Chairman Ryan Statement at Subcommittee Markup of Fiscal Year 2022 Legislative Branch Funding Bill

2021-06-24 12:14
Statement

Congressman Tim Ryan (D-OH), Chair of the Legislative Branch Appropriations Subcommittee, delivered the following remarks at the Subcommittee's markup of its fiscal year 2022 bill:

Let’s get started with our subcommittee’s markup of the 2022 Legislative Branch Appropriations Act.

While this subcommittee may be small in size, it has an increasingly important role. I very much appreciate the hard work and collegial attitude of all the members of this subcommittee, particularly the contributions and cooperation of our Ranking Member, Ms. Herrera-Beutler. 

I’m very pleased and excited to introduce the Fiscal Year 2022 Legislative Branch bill which provides $4.802 billion – a 13.8% increase for the Legislative Branch. This year’s bill makes a substantial investment to expand recruitment and retention of staff, prioritizes funding to expand diversity and inclusion work Campus wide, and funds needed investments to support the day-to-day operations of the House.

*What to do*.
A. According to the markup statement, how much funding does the fiscal year 2022 Legislative Branch bill provide?
B. Repeat the markup statement word for word from "2021-06-24 12:14" up to and including "Branch Appropriations Act.".
C. Pick up the markup statement after its last sentence and continue it.

*Collected data*.

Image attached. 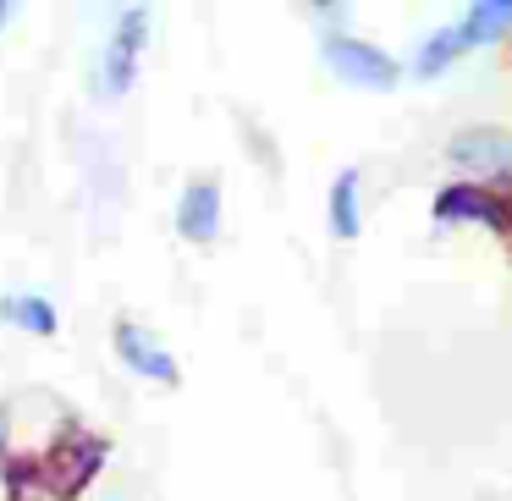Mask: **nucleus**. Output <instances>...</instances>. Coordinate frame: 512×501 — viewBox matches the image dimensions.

*Task responses*.
A. $4.802 billion, a 13.8% increase for the Legislative Branch.

B.
2021-06-24 12:14
Statement

Congressman Tim Ryan (D-OH), Chair of the Legislative Branch Appropriations Subcommittee, delivered the following remarks at the Subcommittee's markup of its fiscal year 2022 bill:

Let’s get started with our subcommittee’s markup of the 2022 Legislative Branch Appropriations Act.

C.
First, we have included a 21% increase for the Members’ Representational Allowance (MRA) which covers staff, district office space, and day-to-day operations for lawmakers to best serve their constituents. This has been a priority for me as I recognize the important role of expanding pay and benefits for our staff as we strive to recruit a more diverse workforce in our offices and then to retain these staff instead of losing them to the private sector.

Additionally, this year’s bill makes important steps in exploring other areas where we can expand benefits for staff in order to compete with the private sector. And so, this year’s report directs the Chief Administrative Officer (CAO) to conduct a benefit and retention study to look at possibilities such as tuition credits, the creation of 529 accounts—similar to the TSP with matching employer contribution, a House wide leave policy, and childcare subsidies so that we can continue to meet the needs of existing and future staff.

In a year full of trauma and hurt, with the apex being the Insurrection on January 6th, our human resources entities within the Capitol Complex have adapted to the evolving and increasing mental health needs of our campus. The bill includes $2.3 million – a $635,0000 increase for the Office of Employee Assistance and $ 1,780,000 for the Office of Well-Being to ensure they have the resources to support needs of our community and to fund culturally sensitive mental health services, so everyone feels comfortable seeking the support they need.

Second, the bill provides $15.4 million to expand the paid internship program – this will increase the amount to $35,000 per Member office pay interns. We also have extended this funding to Committees and continue to support these funds being used for interns both in DC and in district offices.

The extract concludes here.